GPT-4V(ision) is a Human-Aligned Evaluator for Text-to-3D Generation (2401.04092v2)

Published 8 Jan 2024 in cs.CV

Abstract: Despite recent advances in text-to-3D generative methods, there is a notable absence of reliable evaluation metrics. Existing metrics usually focus on a single criterion each, such as how well the asset aligned with the input text. These metrics lack the flexibility to generalize to different evaluation criteria and might not align well with human preferences. Conducting user preference studies is an alternative that offers both adaptability and human-aligned results. User studies, however, can be very expensive to scale. This paper presents an automatic, versatile, and human-aligned evaluation metric for text-to-3D generative models. To this end, we first develop a prompt generator using GPT-4V to generate evaluating prompts, which serve as input to compare text-to-3D models. We further design a method instructing GPT-4V to compare two 3D assets according to user-defined criteria. Finally, we use these pairwise comparison results to assign these models Elo ratings. Experimental results suggest our metric strongly align with human preference across different evaluation criteria.

PDF Abstract

Introduction

In the field of computational creativity, text-to-3D generation stands out as a vibrant domain where the written word is transformed into three-dimensional visual artifacts. Despite the striking progress in this field, evaluating the output of text-to-3D generative methods has remained a challenge. The common practice involves assessing models on a narrow set of criteria or through labor-intensive user studies. A recent framework, leveraging the capabilities of Large Multimodal Models (LMMs), aims to address these constraints by offering an automated, comprehensive, and human-aligned evaluation metric.

The Advent of GPT-4V

LMMs, especially GPT-4V, are at the heart of this innovative framework.
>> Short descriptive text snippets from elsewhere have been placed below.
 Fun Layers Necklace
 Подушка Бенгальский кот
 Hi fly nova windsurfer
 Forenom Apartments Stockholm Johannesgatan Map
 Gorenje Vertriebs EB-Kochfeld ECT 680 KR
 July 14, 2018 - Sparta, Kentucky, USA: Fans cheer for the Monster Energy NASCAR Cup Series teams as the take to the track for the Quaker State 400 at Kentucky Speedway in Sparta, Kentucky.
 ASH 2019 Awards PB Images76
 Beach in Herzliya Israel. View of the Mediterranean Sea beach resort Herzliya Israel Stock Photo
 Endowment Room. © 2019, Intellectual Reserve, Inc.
With the ability to understand text and visual input, GPT-4V emerges as a tool proficient in interpreting human intention and conducting 3D reasoning tasks. By combining descriptive text prompts with 3D model renderings, it assesses the text-to-3D generative models against customized criteria, reflecting a human-like understanding of quality and aesthetic.
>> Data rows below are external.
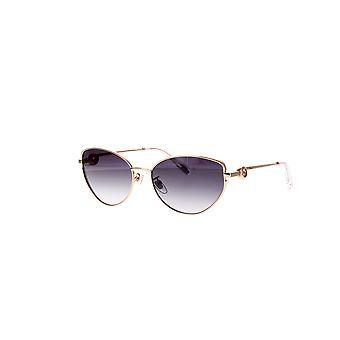 Chopard SCHF07S 0300 Glänsande Totalt Rose Gold / Smoke Gradient Solglasögon
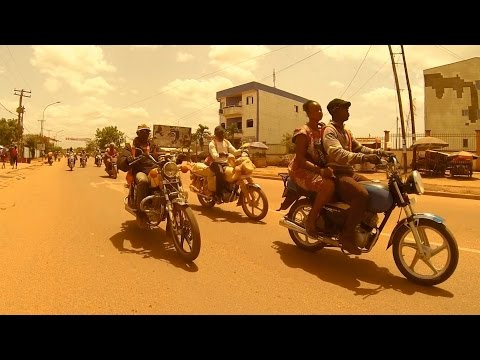 CAMEROON 2017 TRIP GoPro HD - African GOLD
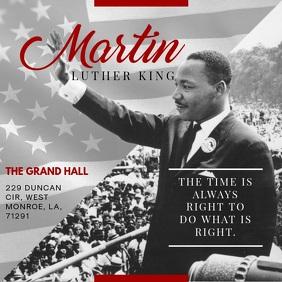 MLK Video Quote Event Invitation Persegi (1:1) template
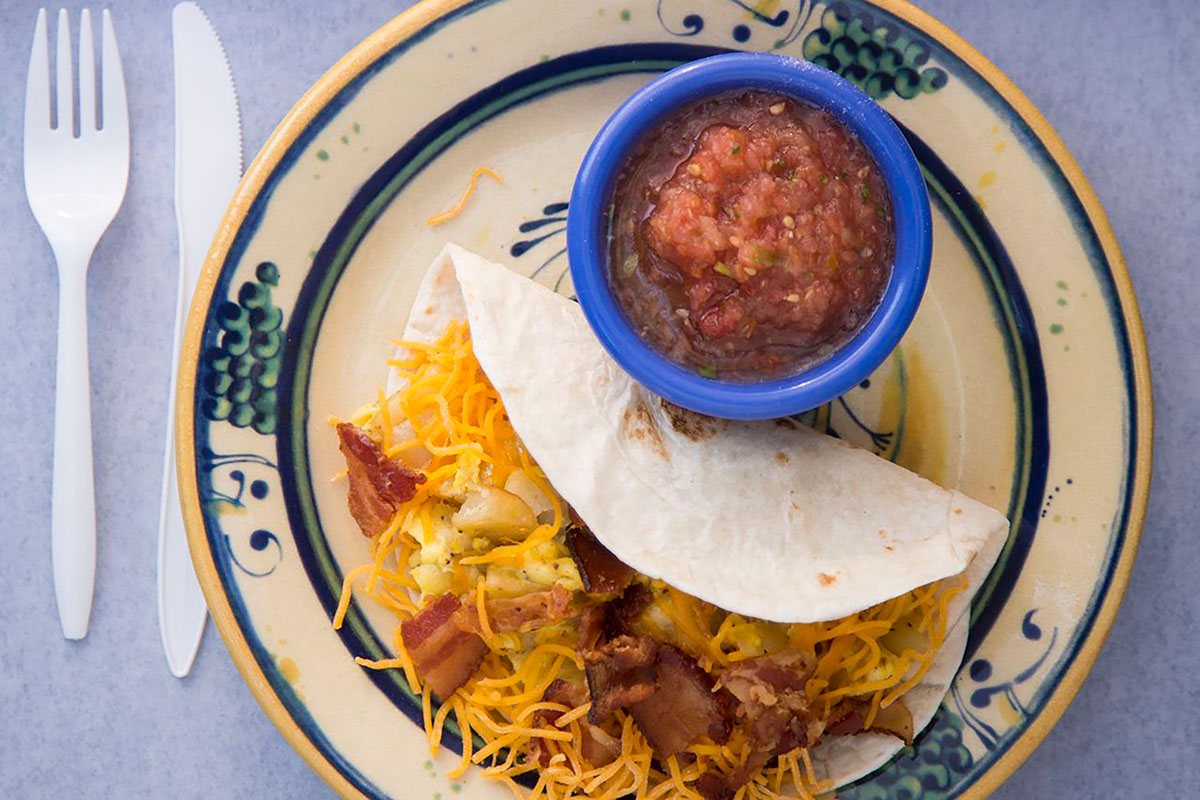 EC:  assets%2Fmessage-editor%2F1463685682651-taco-taco-austin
Transformative Evaluation Metrics

This framework introduces a 'meta-prompt' system that generates text prompts tailored to specific evaluation needs, ensuring that the diversity and evolving nature of human preferences are captured. Furthermore, it devises a method for GPT-4V to compare 3D models based on user-defined evaluation criteria, akin to evaluating answers to an examination. The pairwise comparison outcomes are then utilized to rank models using an Elo rating system tailored for text-to-3D tasks, bringing about a scalable and systematic evaluation approach.

Empirical Insights

Empirical results have established that this framework closely aligns with human preferences, scoring higher on alignment across varied criteria than existing metrics. It not only benefits from the rich language understanding of LMMs but also exemplifies how such models can be instructed effectively through meticulously crafted prompts and images, which act as bridges between textual descriptions and three-dimensional interpretations.
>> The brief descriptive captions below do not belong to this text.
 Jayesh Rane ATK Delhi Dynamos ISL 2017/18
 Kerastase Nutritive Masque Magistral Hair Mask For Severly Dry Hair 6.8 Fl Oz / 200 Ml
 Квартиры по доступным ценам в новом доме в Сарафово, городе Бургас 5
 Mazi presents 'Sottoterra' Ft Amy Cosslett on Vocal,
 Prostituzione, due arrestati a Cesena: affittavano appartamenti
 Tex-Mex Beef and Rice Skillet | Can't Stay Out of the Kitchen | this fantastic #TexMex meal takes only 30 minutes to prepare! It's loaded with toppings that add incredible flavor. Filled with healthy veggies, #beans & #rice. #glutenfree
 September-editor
In summary, this framework marks a significant step in evaluating text-to-3D models, offering an assessment that is both wide-ranging and attuned to human judgment. It is a testament to the versatility and potential of using LMMs like GPT-4V in non-traditional applications. The provided open-source code encourages further advancements, ensuring robust evaluation metrics keep pace with the rapid evolution in text-to-3D generative models.